▶ _What is expected_
When you set down the entries, keep every word exactly as it is but drop the pictures.
--- Supplied information ---
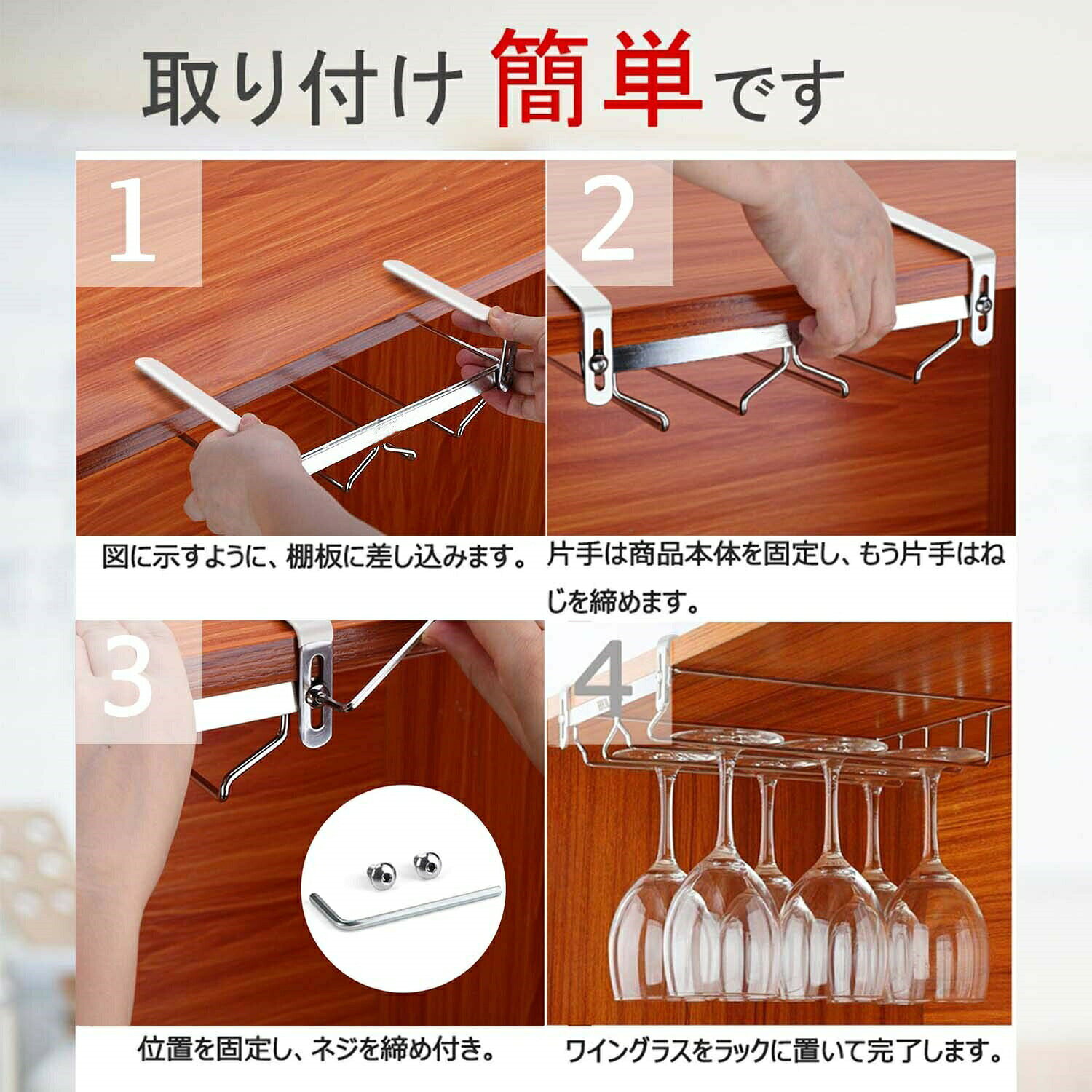 取り付け 簡単です

1

図に示すように、棚板に差し込みます。

2

片手は商品本体を固定し、もう片手はねじを締めます。

3

位置を固定し、ネジを締め付き。

4

ワイングラスをラックに置いて完了します。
---
▶ _The completed task_
 取り付け 簡単です

1

図に示すように、棚板に差し込みます。

2

片手は商品本体を固定し、もう片手はねじを締めます。

3

位置を固定し、ネジを締め付き。

4

ワイングラスをラックに置いて完了します。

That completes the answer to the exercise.